Given entries

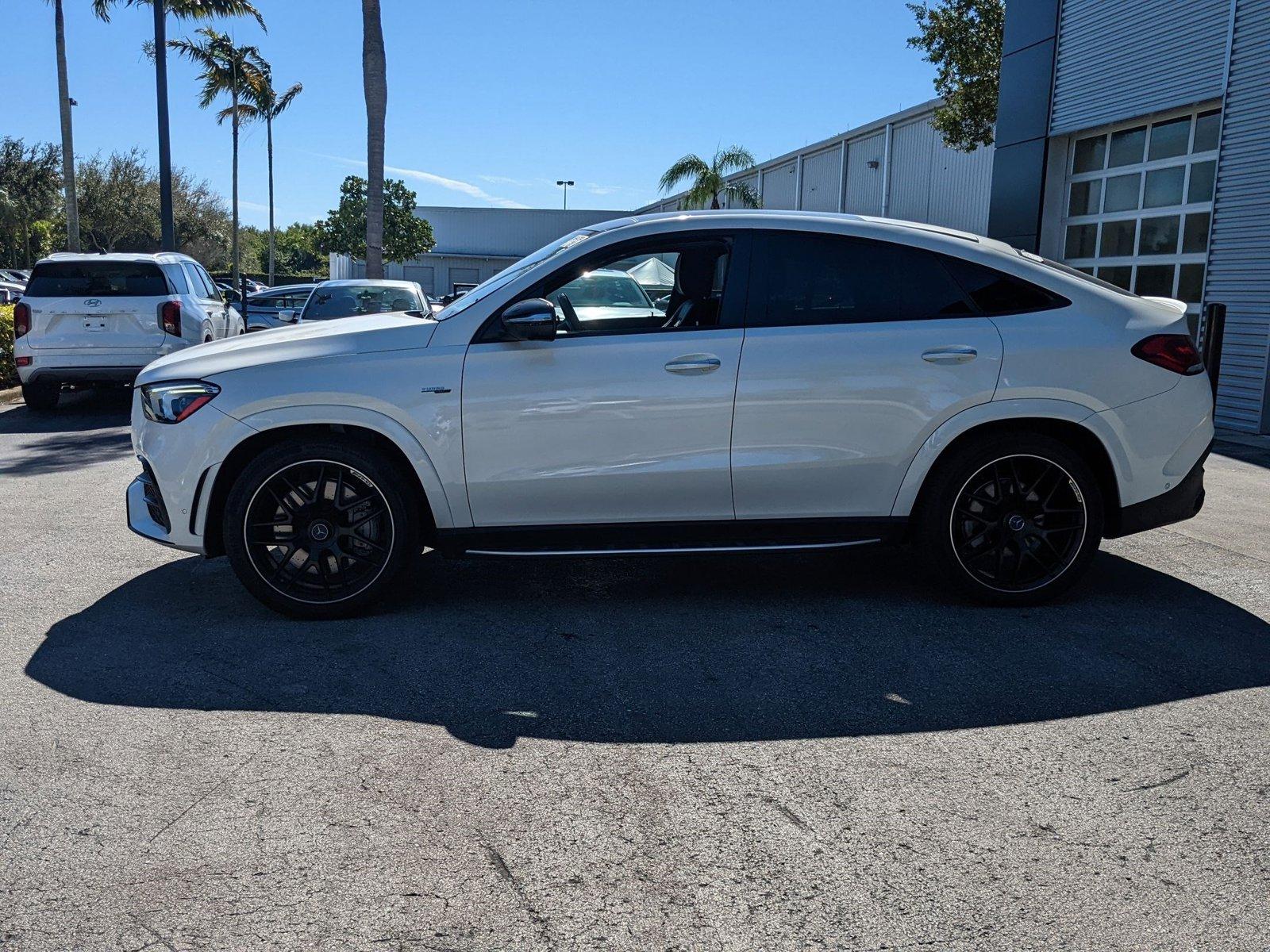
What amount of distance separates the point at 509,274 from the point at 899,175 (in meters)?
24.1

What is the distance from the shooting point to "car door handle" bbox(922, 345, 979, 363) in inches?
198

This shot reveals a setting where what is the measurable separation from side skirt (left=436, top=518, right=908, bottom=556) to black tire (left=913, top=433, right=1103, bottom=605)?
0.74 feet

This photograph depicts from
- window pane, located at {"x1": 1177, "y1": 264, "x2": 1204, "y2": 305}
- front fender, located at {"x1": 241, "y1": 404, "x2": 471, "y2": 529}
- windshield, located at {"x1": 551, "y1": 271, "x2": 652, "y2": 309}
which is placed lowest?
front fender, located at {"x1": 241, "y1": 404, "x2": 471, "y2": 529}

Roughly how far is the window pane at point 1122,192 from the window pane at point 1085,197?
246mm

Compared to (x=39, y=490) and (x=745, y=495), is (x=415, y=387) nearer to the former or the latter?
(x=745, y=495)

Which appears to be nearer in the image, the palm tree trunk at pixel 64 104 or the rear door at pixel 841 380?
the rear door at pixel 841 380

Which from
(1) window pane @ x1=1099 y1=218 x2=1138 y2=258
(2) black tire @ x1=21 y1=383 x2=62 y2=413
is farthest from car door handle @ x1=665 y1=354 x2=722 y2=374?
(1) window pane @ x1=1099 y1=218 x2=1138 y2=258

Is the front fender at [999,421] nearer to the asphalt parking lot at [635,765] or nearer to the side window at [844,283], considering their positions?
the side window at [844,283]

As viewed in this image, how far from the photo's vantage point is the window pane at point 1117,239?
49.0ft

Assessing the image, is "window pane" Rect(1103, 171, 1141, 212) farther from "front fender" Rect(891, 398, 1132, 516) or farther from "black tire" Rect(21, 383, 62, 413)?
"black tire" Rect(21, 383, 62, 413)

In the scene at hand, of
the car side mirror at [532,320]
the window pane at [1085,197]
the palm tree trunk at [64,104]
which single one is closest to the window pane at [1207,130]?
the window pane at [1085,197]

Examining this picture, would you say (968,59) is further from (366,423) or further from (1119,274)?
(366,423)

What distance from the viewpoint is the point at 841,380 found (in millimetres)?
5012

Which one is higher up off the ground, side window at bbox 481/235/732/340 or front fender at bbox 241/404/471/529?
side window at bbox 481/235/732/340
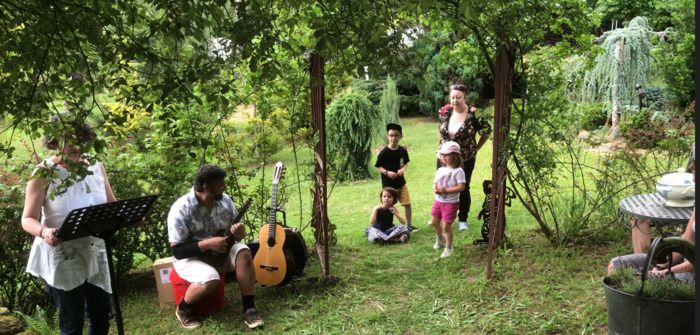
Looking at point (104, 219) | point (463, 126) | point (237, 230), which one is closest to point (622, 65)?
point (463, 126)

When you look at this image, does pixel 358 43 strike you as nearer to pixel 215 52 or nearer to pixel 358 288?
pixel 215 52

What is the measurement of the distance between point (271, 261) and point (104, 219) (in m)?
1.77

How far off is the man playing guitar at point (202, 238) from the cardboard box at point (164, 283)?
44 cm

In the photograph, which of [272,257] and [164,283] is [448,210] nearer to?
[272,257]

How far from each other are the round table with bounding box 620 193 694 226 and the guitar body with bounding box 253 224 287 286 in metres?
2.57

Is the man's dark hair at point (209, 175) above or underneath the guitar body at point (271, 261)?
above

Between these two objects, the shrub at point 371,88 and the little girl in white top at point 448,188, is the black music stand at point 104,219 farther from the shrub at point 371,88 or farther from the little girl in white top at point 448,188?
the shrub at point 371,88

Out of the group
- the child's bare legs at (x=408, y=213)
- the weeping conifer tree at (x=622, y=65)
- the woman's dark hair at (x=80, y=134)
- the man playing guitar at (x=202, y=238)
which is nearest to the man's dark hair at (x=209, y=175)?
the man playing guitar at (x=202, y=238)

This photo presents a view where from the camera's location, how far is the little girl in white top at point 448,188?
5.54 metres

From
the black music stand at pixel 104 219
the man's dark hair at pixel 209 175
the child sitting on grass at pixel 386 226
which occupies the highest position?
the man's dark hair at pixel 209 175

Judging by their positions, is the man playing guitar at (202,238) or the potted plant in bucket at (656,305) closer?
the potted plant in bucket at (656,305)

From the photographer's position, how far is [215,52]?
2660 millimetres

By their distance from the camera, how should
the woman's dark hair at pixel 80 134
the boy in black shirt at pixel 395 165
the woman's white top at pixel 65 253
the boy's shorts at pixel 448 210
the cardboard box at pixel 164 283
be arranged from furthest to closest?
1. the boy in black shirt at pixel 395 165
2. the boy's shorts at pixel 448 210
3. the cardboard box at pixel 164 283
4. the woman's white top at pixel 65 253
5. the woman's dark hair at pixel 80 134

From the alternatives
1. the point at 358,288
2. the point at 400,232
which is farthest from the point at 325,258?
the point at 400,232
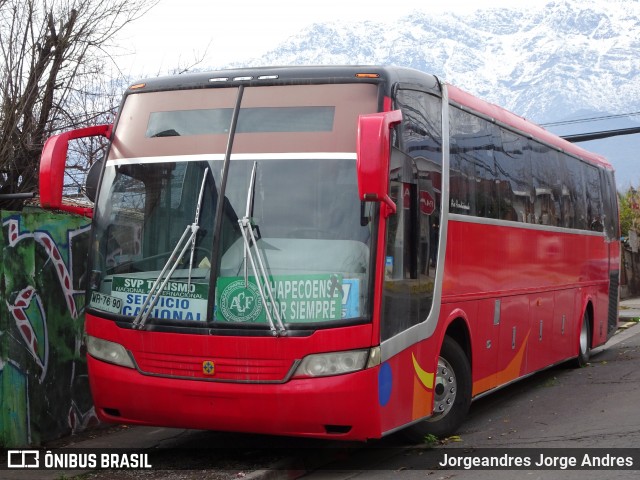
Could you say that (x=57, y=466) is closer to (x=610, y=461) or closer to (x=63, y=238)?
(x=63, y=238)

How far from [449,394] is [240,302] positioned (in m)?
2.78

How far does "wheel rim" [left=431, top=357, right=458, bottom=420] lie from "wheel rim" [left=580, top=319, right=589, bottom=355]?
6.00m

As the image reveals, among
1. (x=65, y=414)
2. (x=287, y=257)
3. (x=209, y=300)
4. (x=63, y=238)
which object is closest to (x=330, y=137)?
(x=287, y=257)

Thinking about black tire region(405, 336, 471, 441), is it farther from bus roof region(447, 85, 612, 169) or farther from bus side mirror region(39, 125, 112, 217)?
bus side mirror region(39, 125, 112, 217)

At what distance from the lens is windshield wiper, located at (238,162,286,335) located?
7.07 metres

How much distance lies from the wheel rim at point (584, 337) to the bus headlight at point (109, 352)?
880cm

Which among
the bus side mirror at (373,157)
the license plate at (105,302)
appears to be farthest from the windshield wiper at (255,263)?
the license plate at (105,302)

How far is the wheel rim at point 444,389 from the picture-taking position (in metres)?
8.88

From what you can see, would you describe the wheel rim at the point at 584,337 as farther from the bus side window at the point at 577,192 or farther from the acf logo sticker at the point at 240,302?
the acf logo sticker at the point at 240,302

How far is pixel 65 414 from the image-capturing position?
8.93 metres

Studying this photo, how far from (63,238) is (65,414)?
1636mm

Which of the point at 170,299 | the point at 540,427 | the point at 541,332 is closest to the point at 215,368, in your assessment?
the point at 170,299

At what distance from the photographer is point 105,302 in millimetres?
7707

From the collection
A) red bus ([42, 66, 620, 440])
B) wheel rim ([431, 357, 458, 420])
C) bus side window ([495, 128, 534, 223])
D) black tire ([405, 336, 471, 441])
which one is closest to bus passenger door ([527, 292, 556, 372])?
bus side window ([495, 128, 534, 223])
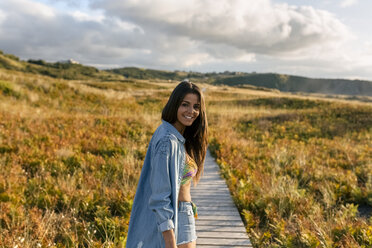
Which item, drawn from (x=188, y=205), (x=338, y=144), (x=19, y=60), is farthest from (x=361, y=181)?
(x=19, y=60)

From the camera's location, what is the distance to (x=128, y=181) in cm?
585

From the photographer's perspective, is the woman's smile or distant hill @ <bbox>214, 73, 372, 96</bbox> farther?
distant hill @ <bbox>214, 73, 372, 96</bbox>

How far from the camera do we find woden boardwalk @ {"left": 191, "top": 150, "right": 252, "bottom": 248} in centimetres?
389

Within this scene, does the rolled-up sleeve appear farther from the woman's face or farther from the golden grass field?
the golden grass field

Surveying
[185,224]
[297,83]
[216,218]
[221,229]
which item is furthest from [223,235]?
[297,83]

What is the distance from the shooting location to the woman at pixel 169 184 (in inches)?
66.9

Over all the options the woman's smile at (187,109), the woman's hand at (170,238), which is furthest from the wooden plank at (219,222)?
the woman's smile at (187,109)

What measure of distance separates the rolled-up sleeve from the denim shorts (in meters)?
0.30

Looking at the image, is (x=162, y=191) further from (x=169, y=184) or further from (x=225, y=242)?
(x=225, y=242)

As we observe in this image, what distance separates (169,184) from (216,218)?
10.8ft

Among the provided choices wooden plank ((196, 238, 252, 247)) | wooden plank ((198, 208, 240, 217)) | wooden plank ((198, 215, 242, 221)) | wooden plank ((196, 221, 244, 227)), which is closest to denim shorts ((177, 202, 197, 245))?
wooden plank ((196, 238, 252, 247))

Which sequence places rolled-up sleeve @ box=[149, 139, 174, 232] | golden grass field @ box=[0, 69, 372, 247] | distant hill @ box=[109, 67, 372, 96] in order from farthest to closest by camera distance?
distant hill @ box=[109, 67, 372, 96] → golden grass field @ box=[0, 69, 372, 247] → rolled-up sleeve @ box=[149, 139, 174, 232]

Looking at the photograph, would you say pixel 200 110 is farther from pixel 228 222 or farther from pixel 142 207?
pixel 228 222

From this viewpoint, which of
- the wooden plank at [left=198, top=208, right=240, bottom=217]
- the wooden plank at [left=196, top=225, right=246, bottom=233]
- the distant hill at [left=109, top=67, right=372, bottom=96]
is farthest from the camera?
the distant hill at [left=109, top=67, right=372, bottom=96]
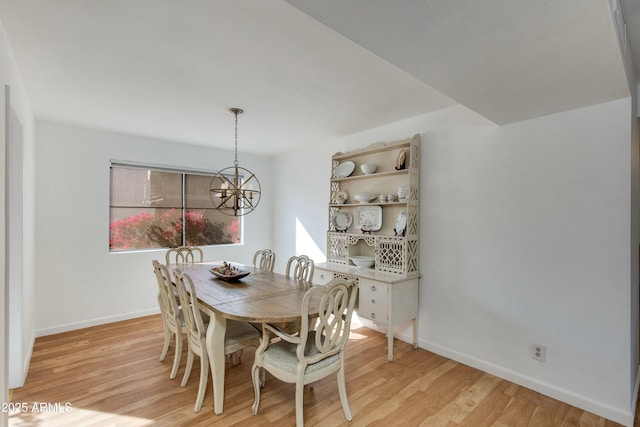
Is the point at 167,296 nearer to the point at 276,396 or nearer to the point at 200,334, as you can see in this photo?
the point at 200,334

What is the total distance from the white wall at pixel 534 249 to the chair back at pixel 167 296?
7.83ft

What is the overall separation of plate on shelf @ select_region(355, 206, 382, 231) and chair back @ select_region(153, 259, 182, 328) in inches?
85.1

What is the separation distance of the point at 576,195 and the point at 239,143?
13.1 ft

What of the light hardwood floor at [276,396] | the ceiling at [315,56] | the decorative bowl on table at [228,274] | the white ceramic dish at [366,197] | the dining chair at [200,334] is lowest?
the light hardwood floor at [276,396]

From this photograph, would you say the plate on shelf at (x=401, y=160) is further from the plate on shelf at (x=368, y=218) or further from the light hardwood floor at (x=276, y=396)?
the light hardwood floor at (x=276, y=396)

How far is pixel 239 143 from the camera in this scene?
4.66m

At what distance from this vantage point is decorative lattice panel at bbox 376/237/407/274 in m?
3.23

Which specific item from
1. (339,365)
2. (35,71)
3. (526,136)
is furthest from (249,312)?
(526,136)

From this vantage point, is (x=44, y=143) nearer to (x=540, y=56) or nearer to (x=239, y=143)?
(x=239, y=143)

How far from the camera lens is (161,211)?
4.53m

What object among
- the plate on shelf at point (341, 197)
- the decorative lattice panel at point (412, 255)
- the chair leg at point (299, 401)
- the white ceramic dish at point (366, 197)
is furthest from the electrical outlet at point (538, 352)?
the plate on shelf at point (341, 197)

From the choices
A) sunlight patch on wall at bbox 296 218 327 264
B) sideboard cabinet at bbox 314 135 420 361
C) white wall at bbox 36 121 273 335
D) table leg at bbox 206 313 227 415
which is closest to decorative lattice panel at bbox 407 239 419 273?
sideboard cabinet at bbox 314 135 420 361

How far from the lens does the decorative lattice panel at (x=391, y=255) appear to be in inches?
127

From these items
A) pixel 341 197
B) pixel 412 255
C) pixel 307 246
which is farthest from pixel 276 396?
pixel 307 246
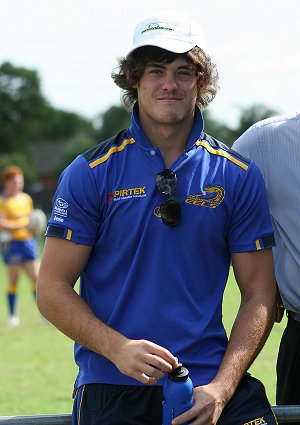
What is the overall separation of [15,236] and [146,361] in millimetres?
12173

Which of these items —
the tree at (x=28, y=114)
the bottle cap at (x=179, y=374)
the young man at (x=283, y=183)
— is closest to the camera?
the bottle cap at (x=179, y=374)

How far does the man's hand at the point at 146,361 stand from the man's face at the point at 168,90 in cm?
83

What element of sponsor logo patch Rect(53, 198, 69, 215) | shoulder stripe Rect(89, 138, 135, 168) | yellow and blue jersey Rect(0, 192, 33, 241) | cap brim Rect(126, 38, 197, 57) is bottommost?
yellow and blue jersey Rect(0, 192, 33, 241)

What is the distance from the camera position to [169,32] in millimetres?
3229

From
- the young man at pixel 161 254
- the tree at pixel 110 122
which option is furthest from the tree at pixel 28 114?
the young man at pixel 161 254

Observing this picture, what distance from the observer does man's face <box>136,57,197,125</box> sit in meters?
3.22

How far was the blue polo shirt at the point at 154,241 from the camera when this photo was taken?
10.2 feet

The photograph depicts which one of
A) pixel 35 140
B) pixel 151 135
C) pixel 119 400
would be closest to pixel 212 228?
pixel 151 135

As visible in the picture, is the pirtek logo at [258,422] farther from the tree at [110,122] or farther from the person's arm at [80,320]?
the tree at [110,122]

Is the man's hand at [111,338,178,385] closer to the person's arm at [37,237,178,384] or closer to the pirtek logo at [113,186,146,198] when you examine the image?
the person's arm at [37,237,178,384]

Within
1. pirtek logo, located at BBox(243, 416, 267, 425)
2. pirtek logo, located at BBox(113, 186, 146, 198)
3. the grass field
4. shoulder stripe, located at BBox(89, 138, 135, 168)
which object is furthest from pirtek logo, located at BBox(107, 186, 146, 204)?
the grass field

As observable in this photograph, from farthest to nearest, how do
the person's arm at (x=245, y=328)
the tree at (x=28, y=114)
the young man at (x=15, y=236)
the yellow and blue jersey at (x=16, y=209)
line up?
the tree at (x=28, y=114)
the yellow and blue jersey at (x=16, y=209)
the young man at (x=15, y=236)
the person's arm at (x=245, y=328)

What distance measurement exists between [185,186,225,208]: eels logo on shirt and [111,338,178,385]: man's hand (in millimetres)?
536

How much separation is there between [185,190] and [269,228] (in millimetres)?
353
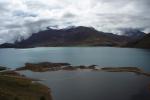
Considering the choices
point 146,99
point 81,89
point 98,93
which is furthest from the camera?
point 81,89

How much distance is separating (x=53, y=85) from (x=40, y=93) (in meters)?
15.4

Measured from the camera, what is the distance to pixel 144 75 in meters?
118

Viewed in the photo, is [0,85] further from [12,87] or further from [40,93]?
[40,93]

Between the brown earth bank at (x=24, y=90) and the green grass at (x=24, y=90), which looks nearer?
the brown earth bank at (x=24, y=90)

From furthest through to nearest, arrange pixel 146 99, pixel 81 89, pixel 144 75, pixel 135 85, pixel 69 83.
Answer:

Aim
Set out the lines above as a numbered list, starting with the line containing "This photo presents" and ending with the line containing "2660 millimetres". Include both of those lines and leave out any blank lines.

Correct result
1. This photo presents a view where from the camera's location, how far is the little girl in white top at point 448,188?
2. 5.54 metres
3. From
4. the black music stand at pixel 104 219
5. the man's dark hair at pixel 209 175
6. the child sitting on grass at pixel 386 226
7. which occupies the highest position?
8. the man's dark hair at pixel 209 175
9. Judging by their positions, is the man playing guitar at (202,238) or the potted plant in bucket at (656,305) closer?
10. the potted plant in bucket at (656,305)
11. From the photographer's position, how far is [215,52]?
12. 2660 millimetres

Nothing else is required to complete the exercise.